▶ _What is asked_: Convert the lines from the one containing "At what distance from the" through the one containing "1994 centimetres", both included, into a Markdown table with the columns Row and Line, skipping blank lines.

(Source data)
++++++++++
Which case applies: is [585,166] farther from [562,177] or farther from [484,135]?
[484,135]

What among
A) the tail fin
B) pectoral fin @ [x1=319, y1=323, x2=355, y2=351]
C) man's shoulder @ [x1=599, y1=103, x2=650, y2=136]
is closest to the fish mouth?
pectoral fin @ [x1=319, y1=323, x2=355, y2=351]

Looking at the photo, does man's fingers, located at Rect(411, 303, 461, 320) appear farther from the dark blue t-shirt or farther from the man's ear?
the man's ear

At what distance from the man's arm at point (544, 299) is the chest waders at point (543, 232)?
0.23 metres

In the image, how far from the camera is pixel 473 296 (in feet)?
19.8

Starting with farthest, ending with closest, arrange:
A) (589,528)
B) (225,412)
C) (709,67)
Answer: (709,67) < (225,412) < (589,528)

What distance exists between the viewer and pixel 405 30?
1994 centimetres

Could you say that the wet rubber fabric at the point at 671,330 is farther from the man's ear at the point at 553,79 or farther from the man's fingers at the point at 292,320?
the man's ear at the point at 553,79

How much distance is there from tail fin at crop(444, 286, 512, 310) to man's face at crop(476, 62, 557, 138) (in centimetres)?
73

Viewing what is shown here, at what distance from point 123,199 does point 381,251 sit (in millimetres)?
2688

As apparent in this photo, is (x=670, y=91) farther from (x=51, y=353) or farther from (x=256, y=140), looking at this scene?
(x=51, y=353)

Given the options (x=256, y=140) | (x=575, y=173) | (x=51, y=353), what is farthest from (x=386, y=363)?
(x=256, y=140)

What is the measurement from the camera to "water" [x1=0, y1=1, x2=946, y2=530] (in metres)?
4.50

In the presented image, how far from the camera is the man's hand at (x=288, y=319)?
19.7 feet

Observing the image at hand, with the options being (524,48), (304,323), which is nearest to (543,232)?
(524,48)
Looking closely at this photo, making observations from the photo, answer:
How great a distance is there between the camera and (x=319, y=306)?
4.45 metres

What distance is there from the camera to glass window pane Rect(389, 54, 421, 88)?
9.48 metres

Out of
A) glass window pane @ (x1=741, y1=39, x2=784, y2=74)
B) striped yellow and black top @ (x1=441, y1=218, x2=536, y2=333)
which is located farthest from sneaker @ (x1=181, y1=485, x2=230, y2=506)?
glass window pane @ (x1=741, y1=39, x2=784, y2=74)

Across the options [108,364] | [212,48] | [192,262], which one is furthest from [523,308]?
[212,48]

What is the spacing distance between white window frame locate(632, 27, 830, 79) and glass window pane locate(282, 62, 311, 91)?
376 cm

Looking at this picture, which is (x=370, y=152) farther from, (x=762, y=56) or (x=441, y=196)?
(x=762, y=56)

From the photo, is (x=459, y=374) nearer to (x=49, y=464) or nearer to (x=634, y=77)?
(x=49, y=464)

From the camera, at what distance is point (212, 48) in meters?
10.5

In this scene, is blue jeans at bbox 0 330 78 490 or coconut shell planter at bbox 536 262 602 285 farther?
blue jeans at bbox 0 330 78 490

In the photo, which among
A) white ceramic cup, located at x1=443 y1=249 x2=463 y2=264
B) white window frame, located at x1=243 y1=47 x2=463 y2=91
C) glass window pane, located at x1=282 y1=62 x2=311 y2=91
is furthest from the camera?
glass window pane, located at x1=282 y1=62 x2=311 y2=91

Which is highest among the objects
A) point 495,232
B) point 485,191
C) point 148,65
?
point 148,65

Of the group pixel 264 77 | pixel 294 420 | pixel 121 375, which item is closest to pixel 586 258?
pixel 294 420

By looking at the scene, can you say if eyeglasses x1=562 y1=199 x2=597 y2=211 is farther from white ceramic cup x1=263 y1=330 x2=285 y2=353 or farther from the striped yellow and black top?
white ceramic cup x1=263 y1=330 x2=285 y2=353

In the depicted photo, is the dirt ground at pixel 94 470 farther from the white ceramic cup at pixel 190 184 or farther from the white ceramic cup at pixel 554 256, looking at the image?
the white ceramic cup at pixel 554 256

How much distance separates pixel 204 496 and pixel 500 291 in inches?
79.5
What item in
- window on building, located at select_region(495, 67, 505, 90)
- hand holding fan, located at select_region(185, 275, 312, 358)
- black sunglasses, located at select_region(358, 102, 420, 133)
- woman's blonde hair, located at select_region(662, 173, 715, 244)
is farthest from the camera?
++++++++++
▶ _Reply_:
| Row | Line |
|---|---|
| 1 | At what distance from the man's arm at point (544, 299) is the chest waders at point (543, 232)? |
| 2 | 0.23 metres |
| 3 | In the image, how far from the camera is pixel 473 296 (in feet)? |
| 4 | 19.8 |
| 5 | Starting with farthest, ending with closest, arrange: |
| 6 | A) (589,528) |
| 7 | B) (225,412) |
| 8 | C) (709,67) |
| 9 | Answer: (709,67) < (225,412) < (589,528) |
| 10 | What distance exists between the viewer and pixel 405 30? |
| 11 | 1994 centimetres |